The Graylog index model explained

Overview

Graylog is transparently managing a set of indices to optimize search and analysis operations for speed and low resource utilisation.

The system is maintaining an index alias called graylog_deflector which is always pointing to the current write-active index. There is always exactly one index to which new messages are written until the configured rotation criterion (number of documents, index size, or index age) has been reached.

A background task checks regularly if the rotation criterion has been reached and a new index is created and prepared when that happens. Once the index is considered to be ready to be written to, the graylog_deflector index alias is atomically switched to the it. That means that all writing nodes can always write to the deflector alias without even knowing what the currently write-active index is.

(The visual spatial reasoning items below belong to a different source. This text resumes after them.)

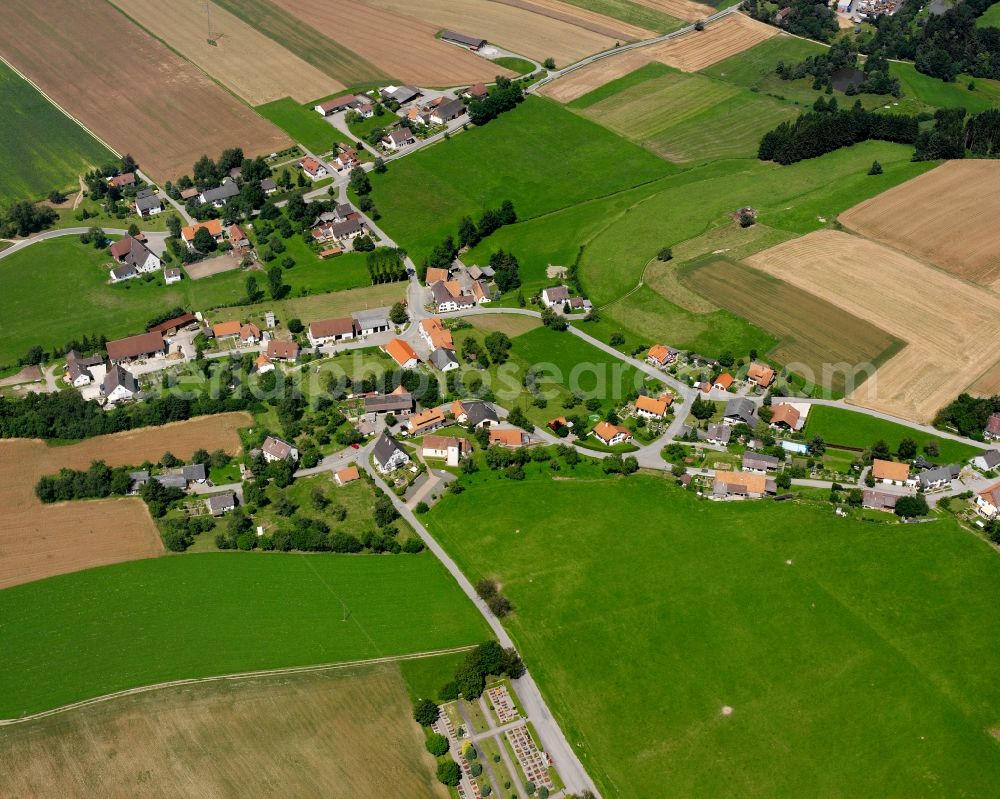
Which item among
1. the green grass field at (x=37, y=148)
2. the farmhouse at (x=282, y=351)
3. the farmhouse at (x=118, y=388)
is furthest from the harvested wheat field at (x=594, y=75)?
the farmhouse at (x=118, y=388)

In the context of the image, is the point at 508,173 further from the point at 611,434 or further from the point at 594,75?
the point at 611,434

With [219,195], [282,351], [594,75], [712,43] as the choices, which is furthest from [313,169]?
[712,43]

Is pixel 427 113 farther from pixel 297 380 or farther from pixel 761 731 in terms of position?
pixel 761 731

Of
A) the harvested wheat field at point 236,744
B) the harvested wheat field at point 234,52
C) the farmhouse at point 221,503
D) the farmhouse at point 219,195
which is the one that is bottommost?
the harvested wheat field at point 236,744

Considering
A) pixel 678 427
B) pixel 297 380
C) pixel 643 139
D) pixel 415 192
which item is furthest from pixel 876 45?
pixel 297 380

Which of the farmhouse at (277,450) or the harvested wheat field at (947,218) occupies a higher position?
the harvested wheat field at (947,218)

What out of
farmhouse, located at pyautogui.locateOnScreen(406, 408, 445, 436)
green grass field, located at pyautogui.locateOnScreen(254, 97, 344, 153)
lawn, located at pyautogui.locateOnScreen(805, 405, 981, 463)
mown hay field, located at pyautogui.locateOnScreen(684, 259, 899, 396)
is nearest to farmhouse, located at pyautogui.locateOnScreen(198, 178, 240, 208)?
green grass field, located at pyautogui.locateOnScreen(254, 97, 344, 153)

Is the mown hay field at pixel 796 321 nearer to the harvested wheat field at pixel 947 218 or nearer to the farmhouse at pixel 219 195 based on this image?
the harvested wheat field at pixel 947 218
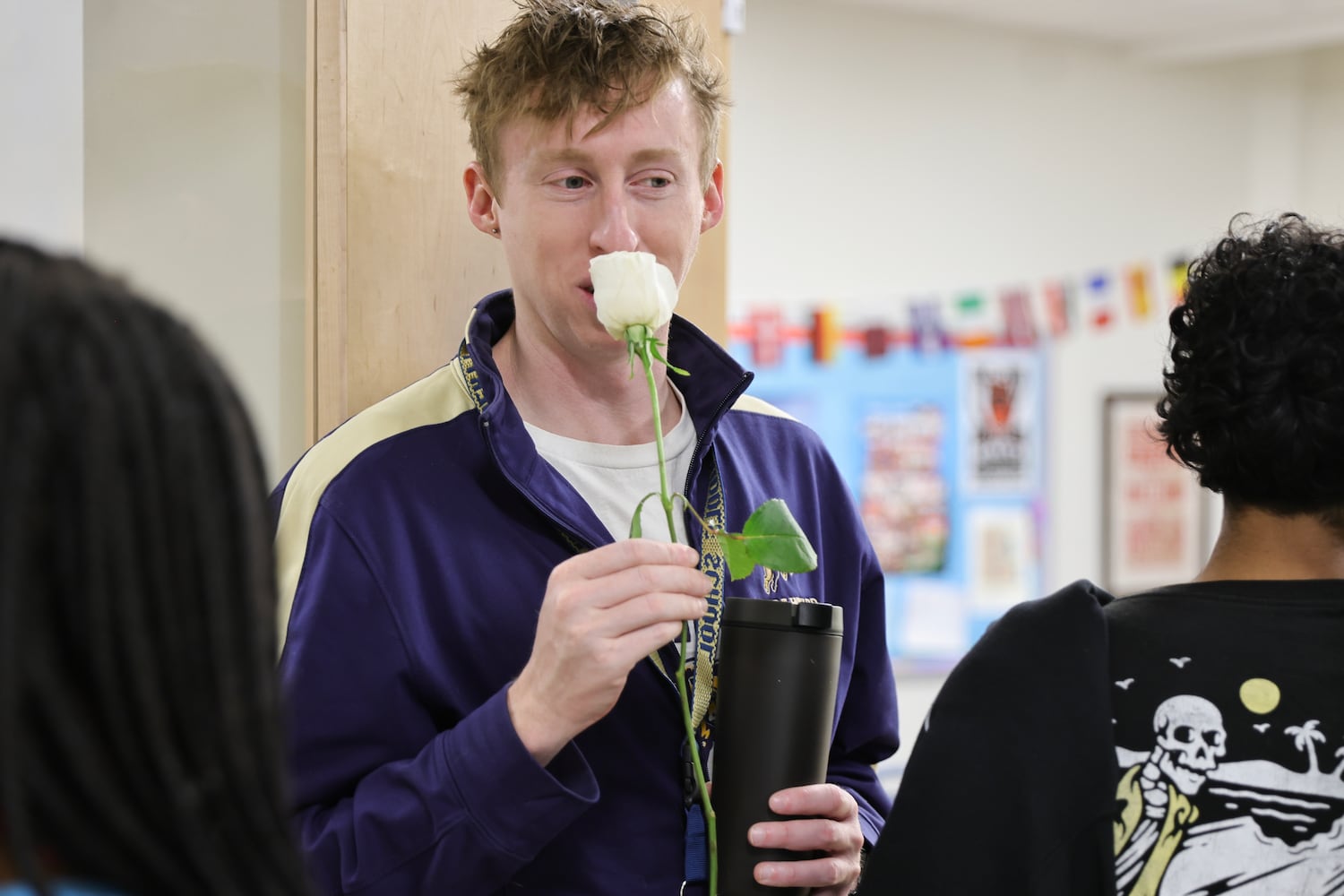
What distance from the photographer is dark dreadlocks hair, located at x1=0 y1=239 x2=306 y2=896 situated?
1.23 ft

../_images/index_model_writes.png

Almost every read operation is performed with a given time range. Because Graylog is only writing sequentially it can keep a cached collection of information about which index starts at what point in time. It selects a lists of indices to query when having a time range provided. If no time range is provided it will search in all indices it knows.

../_images/index_model_reads.png

Eviction of indices and messages

There’s a configuration setting for the maximum number of indices Graylog is managing. Depending on the configured retention strategy, the oldest indices will automatically closed, deleted, or exported when the maximum number of indices has been reached. The deletion is performed by the Graylog master node in a background thread that is continuously comparing the number of indices with the configured maximum.

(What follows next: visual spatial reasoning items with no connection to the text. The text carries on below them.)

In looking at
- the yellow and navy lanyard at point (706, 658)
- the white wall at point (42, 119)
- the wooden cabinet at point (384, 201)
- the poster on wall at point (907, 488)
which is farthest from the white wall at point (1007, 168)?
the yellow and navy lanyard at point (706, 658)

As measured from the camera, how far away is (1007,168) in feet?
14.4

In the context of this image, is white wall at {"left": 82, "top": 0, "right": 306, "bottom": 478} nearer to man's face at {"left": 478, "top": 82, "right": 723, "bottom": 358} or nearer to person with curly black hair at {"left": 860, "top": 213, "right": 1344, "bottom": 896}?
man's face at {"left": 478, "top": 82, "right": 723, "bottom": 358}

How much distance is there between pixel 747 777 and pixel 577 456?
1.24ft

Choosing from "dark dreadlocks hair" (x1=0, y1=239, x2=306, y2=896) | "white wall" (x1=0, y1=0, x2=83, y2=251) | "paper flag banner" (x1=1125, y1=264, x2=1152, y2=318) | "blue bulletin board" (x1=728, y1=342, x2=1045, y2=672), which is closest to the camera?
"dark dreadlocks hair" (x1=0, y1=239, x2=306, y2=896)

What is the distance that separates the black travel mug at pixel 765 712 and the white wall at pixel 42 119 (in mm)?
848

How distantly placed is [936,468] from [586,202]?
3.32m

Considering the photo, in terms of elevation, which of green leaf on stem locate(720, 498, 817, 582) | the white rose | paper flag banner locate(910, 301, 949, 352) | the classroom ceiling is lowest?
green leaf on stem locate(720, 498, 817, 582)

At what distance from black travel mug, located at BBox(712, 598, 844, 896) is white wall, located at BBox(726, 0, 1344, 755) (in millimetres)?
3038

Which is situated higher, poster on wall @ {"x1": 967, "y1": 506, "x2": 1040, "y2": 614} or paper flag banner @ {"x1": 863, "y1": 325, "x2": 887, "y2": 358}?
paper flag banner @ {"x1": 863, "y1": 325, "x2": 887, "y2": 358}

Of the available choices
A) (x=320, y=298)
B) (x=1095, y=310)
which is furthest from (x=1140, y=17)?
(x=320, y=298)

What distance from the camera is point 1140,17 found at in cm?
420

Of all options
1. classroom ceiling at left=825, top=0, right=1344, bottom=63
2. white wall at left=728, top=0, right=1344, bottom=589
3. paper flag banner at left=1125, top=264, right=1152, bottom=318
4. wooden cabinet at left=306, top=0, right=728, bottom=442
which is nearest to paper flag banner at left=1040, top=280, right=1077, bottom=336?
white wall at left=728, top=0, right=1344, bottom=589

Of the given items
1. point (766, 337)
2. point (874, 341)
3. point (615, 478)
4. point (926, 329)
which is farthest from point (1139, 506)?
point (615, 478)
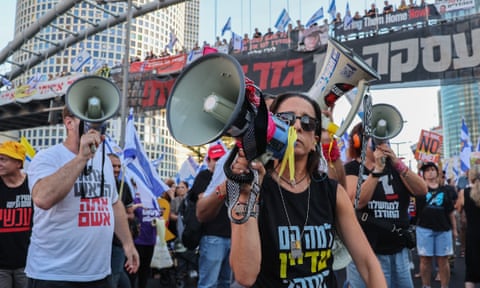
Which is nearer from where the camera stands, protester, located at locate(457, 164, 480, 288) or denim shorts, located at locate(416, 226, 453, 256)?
protester, located at locate(457, 164, 480, 288)

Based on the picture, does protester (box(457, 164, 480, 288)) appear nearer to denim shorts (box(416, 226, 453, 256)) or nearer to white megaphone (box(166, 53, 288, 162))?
denim shorts (box(416, 226, 453, 256))

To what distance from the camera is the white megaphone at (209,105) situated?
1.30 m

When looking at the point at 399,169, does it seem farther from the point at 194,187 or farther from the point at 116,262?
the point at 116,262

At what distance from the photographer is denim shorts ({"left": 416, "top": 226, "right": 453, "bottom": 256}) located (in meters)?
6.41

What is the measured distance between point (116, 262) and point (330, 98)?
3.07 metres

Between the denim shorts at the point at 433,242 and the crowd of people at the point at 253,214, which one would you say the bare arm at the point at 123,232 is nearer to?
the crowd of people at the point at 253,214

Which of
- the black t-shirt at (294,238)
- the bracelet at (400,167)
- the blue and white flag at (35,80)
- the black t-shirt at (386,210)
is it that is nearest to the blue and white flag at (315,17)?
the blue and white flag at (35,80)

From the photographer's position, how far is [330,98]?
270 cm

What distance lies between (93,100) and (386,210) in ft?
8.39

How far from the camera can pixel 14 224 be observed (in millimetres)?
3762

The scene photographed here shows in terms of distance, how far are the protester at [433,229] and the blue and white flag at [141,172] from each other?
404 cm

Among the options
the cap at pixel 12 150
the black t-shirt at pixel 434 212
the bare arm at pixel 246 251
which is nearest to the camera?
the bare arm at pixel 246 251

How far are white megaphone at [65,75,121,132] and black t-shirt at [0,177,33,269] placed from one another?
158 cm

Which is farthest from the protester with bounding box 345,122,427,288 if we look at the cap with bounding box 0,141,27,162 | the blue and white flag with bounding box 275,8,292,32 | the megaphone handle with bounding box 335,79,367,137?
the blue and white flag with bounding box 275,8,292,32
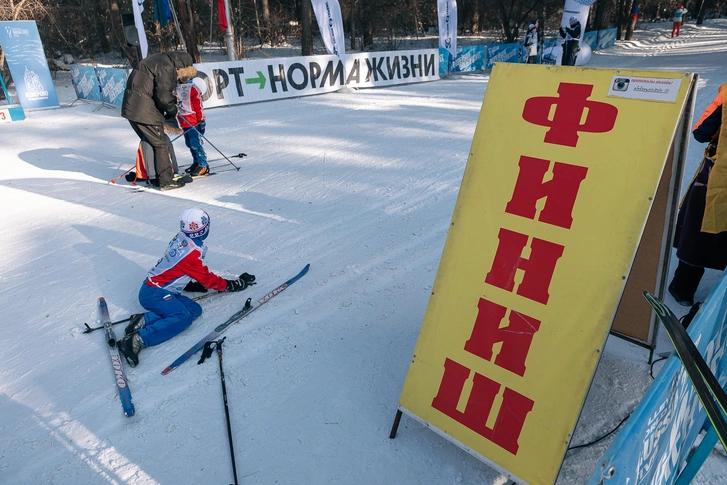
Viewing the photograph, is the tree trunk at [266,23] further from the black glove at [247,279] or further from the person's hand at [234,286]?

The following index rotation settings are available:

  • Message count: Rotates the index after a specific number of messages have been written.
  • Index size: Rotates the index after an approximate size (before optimization) has been reached.
  • Index time: Rotates the index after a specific time (e. g. 1 hour or 1 week).
../_images/index_settings.png

The following index retention settings are available:

  • Delete: Delete indices in Elasticsearch to minimize resource consumption.
  • Close: Close indices in Elasticsearch to reduce resource consumption.
  • Do nothing
  • Archive: Commercial feature, see Archiving.

Keeping the metadata in synchronisation

Graylog will notify you when the stored metadata about index time ranges has run out of sync. This can for example happen when you delete indices by hand or delete messages from already “closed” indices. The system will offer you to just re-generate all time range information. This may take a few seconds but is an easy task for Graylog.

You can easily re-build the information yourself after manually deleting indices or doing other changes that might cause synchronisation problems:

$ curl -XPOST http://127.0.0.1:9000/api/system/indices/ranges/rebuild

This will trigger a systemjob:

INFO : org.graylog2.system.jobs.SystemJobManager - Submitted SystemJob <ef7057c0-5ae3-11e3-b935-4c8d79f2b596> [org.graylog2.indexer.ranges.RebuildIndexRangesJob]
INFO : org.graylog2.indexer.ranges.RebuildIndexRangesJob - Re-calculating index ranges.
INFO : org.graylog2.indexer.ranges.RebuildIndexRangesJob - Calculated range of [graylog2_56] in [640ms].
INFO : org.graylog2.indexer.ranges.RebuildIndexRangesJob - Calculated range of [graylog2_18] in [66ms].
...
INFO : org.graylog2.indexer.ranges.RebuildIndexRangesJob - Done calculating index ranges for 88 indices. Took 4744ms.
INFO : org.graylog2.system.jobs.SystemJobManager - SystemJob <ef7057c0-5ae3-11e3-b935-4c8d79f2b596> [org.graylog2.indexer.ranges.RebuildIndexRangesJob] finished in 4758ms.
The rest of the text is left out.